Patrick Butler, social policy editor 

Food poverty now bigger public health concern than diet – expert claims

Panorama explores claims many turn to food banks due to being penalised when judged to have broken benefit conditions
  
  

Food poverty bigger concern than bad diet – claim made in BBC Panorama
Panorama has found that over a third of local authorities in England and Wales were now providing funding for food banks. Photograph: Christopher Thomond for the Guardian Photograph: Christopher Thomond/Guardian

The prevalence of poverty–stricken families who cannot afford to buy sufficient food is overtaking unhealthy eating as the most pressing public health concern, a public health specialist has claimed.

The claim is made in a BBC Panorama documentary to be broadcast on Monday evening which found that over a third of local authorities in England and Wales were now providing funding for food banks, despite government claims that charity food is not a part of the social security system.

Julie Hirst, public health specialist at Derbyshire county council, told Panorama the authority had invested £126,000 from its public health budget in food banks.

She said: "It's now become an issue of food poverty and some people in the country are not being able to eat at all – and if people can't eat at all, what's the point in trying to get them to eat healthily?"

Elizabeth Dowler, a professor at Warwick University and the co-author of a recent government-commissioned report on food aid provision, told the programme it was shocking so many councils were investing in food banks.

"Food banks are an inadequate plaster over a gaping wound … They do not solve the problems. And that they should be enshrined as an inadequate solution is deeply immoral."

The programme also uncovers evidence that a job centre appears to be explicitly alerting its staff to the financial savings to be made through "sanctioning" job seekers when they are judged to have broken benefit conditions.

A wall chart in a Grantham job centre explicitly sets out the cash savings available to the Department for Work and Pensions (DWP) through stopping the benefits of claimants, ranging from £227.20 a week for a four-week sanction to £3,728 for a sanction lasting one year.

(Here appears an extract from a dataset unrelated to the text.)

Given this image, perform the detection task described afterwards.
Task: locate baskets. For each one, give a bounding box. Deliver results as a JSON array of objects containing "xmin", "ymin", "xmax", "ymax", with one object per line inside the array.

The DWP told Panorama: "This was an isolated incident and does not reflect our policy on sanctions."

Charities and campaigners say record totals of DWP sanctions – 875,000 in the year to September 2013 – are a prime reason why people are forced to turn to food banks.

They complain that many sanctions are unfair and unjustifiable, and that hundreds of people are wrongly penalised every day forcing them to survive for weeks on little or no money.

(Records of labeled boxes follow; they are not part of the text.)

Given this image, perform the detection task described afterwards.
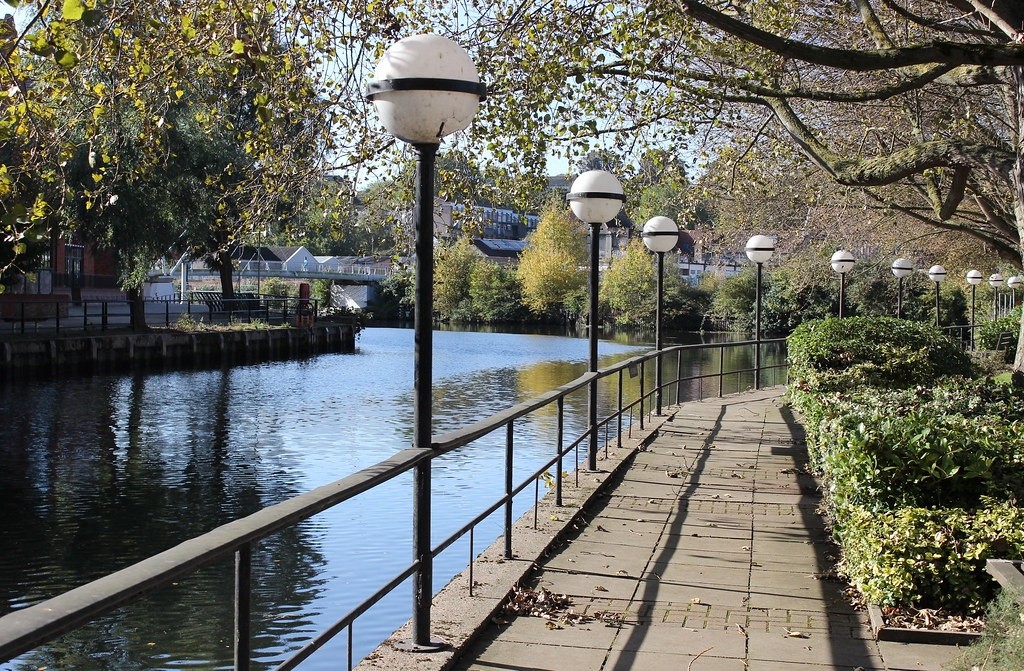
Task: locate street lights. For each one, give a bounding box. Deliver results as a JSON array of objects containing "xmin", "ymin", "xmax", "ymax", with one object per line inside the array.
[
  {"xmin": 640, "ymin": 216, "xmax": 680, "ymax": 416},
  {"xmin": 1007, "ymin": 277, "xmax": 1021, "ymax": 308},
  {"xmin": 566, "ymin": 169, "xmax": 626, "ymax": 473},
  {"xmin": 744, "ymin": 236, "xmax": 776, "ymax": 391},
  {"xmin": 989, "ymin": 273, "xmax": 1004, "ymax": 321},
  {"xmin": 929, "ymin": 265, "xmax": 947, "ymax": 331},
  {"xmin": 890, "ymin": 258, "xmax": 913, "ymax": 320},
  {"xmin": 966, "ymin": 270, "xmax": 983, "ymax": 351},
  {"xmin": 366, "ymin": 34, "xmax": 488, "ymax": 652},
  {"xmin": 831, "ymin": 250, "xmax": 857, "ymax": 319}
]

The DWP insists there is no robust link between welfare reforms and the rise in food bank use.

The programme interviews a mother of two who says her family's health suffered after she was wrongly sanctioned for three months after a clerical mix up, leaving them on reduced income.

Suzanne Harkins, who lives in Paisley, Scotland, told Panorama: "It was devastating. It got to a point that there was no food in the house and any food that did come in had to feed the two children and my husband and I would go for days at a time without eating.

"I was still breastfeeding Mason at the time and I stopped producing milk because I wasn't getting enough nourishment into me to produce milk to breastfeed him."

The two councils covering the parliamentary constituency of Iain Duncan Smith, the work and pensions minister – Redbridge council and Waltham Forest council – have given over £70,000 to combat food poverty, the programme found.

The DWP said local authorities, who run local welfare assistance programmes, most of which refer vulnerable residents to emergency food charities, were best placed to fund food banks.

However, the DWP said earlier this year that it would stop its £180m funding for council local welfare schemes in 2015, a move that charities warned would trigger a rise in the number of people becoming dependent on food banks or loan sharks to survive.